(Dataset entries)
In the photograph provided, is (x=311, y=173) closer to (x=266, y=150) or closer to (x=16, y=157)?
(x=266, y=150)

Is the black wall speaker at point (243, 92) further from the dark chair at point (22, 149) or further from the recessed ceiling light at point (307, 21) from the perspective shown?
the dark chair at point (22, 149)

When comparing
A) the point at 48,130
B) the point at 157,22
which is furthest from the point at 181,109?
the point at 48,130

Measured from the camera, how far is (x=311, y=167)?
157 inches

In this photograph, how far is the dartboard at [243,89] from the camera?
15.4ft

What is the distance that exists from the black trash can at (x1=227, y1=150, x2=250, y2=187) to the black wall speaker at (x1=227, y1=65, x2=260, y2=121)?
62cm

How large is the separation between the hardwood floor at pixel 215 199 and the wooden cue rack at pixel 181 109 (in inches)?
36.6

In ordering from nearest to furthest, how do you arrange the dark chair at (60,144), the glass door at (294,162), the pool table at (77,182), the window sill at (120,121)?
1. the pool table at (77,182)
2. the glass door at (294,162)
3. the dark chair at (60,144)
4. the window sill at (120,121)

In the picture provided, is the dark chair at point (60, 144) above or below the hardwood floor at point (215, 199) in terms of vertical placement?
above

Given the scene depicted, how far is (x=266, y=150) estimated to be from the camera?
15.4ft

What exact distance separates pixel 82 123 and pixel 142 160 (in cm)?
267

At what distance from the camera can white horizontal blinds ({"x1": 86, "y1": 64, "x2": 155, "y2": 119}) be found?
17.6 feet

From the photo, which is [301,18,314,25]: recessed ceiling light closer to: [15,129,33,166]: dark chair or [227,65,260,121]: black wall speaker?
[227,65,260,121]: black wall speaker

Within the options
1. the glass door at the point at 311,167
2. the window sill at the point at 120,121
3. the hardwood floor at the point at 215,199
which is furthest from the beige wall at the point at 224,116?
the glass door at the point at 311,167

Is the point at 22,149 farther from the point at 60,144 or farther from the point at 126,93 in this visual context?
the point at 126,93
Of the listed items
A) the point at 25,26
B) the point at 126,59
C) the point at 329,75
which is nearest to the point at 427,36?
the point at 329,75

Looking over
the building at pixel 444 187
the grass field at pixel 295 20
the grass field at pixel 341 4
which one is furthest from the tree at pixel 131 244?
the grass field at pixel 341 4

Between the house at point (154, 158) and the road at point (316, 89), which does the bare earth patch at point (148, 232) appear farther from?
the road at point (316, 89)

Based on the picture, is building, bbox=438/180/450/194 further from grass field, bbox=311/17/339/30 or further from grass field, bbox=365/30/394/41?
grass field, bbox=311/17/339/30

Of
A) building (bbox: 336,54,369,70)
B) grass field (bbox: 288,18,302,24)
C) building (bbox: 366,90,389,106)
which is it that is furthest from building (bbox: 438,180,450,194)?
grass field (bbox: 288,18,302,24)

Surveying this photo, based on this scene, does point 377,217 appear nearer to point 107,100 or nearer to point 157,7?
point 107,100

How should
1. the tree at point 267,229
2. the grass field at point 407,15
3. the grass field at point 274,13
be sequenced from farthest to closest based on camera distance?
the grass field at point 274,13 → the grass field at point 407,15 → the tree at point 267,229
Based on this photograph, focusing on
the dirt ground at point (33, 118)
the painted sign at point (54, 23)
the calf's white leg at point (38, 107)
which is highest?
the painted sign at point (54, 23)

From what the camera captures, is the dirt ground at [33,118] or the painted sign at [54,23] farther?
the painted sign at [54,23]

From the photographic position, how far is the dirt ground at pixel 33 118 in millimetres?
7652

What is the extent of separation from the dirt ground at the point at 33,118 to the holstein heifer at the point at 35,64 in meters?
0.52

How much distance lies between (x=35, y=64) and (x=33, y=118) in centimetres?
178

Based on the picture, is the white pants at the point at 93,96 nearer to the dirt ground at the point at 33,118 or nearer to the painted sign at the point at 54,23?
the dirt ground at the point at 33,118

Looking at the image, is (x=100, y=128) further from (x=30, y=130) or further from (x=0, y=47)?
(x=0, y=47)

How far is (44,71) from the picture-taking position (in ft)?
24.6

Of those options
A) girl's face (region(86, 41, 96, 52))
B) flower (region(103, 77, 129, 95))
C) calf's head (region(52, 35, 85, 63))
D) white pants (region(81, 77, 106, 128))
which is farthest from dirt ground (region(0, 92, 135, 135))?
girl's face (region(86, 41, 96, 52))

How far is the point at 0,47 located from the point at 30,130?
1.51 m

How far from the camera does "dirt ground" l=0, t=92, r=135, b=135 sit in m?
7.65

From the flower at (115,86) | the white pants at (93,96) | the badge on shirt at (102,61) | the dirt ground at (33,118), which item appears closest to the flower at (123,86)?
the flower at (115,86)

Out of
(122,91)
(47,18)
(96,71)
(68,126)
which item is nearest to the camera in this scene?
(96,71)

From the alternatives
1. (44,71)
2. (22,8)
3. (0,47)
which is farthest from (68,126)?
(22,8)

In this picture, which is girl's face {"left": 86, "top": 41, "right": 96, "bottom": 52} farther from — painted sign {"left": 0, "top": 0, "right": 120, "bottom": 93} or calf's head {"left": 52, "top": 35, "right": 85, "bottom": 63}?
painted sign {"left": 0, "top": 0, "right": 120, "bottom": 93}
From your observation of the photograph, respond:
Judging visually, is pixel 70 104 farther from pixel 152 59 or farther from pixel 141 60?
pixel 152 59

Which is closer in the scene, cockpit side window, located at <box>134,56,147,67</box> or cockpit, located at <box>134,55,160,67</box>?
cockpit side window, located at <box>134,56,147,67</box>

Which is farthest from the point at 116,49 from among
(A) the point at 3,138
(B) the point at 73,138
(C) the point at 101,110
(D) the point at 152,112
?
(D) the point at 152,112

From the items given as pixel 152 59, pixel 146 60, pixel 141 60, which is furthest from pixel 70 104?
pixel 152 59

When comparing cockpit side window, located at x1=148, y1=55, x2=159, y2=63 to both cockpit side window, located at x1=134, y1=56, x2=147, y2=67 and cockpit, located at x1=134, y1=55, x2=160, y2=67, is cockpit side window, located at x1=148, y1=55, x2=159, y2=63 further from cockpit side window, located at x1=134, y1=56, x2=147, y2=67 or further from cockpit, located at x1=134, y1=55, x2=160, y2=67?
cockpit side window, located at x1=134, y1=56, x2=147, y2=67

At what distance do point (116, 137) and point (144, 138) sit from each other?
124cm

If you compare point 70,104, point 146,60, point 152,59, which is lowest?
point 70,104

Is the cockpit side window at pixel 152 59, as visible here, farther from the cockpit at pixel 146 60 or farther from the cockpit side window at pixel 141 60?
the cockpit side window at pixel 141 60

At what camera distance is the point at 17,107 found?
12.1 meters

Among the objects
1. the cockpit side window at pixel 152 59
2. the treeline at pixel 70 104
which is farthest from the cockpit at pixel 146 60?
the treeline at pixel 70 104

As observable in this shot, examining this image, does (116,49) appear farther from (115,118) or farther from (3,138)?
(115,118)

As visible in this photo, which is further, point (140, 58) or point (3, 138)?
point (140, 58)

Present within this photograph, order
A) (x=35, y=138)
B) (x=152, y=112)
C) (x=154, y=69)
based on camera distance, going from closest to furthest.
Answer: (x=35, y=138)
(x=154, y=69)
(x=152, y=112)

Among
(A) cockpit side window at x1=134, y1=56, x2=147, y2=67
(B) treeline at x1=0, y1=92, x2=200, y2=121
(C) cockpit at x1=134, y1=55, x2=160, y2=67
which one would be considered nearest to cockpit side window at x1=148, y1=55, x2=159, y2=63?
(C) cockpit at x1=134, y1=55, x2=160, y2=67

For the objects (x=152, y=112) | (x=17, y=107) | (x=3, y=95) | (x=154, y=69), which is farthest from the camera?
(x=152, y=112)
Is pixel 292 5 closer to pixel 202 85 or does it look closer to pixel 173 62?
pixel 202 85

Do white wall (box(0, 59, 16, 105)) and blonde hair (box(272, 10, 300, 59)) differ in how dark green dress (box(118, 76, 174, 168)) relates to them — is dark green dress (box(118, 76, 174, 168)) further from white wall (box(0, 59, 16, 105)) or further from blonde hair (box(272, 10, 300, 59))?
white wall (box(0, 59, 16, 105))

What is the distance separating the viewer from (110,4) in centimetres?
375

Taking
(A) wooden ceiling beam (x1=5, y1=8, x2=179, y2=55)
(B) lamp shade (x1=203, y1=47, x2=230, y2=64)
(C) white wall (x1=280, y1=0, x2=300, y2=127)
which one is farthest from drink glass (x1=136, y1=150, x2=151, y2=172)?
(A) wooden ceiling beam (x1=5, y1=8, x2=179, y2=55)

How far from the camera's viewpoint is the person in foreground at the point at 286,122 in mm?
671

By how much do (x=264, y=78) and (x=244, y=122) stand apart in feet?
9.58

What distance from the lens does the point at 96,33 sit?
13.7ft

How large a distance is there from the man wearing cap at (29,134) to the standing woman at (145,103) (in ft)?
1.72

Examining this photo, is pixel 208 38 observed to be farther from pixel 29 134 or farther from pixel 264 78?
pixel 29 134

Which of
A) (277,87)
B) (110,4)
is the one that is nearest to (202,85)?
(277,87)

**Written instruction**
Reproduce verbatim the lines of the material, beginning with the line that contains "What is the distance separating" and continuing through the final line of the material.

**The result**
What is the distance separating the viewer from (110,4) in centimetres?
375

Taking
(A) wooden ceiling beam (x1=5, y1=8, x2=179, y2=55)
(B) lamp shade (x1=203, y1=47, x2=230, y2=64)
(C) white wall (x1=280, y1=0, x2=300, y2=127)
which one is farthest from drink glass (x1=136, y1=150, x2=151, y2=172)?
(A) wooden ceiling beam (x1=5, y1=8, x2=179, y2=55)

How far from the camera's viewpoint is the person in foreground at the point at 286,122 in mm?
671

By how much do (x=264, y=78) and (x=244, y=122) stand apart in feet?
9.58

What distance from the lens does the point at 96,33 sit?
13.7ft

How large a distance is there from the man wearing cap at (29,134) to the standing woman at (145,103) (in ft)?
1.72

Examining this photo, is pixel 208 38 observed to be farther from pixel 29 134 or farther from pixel 264 78?
pixel 29 134

Which of
A) (277,87)
B) (110,4)
is the one that is nearest to (202,85)?
(277,87)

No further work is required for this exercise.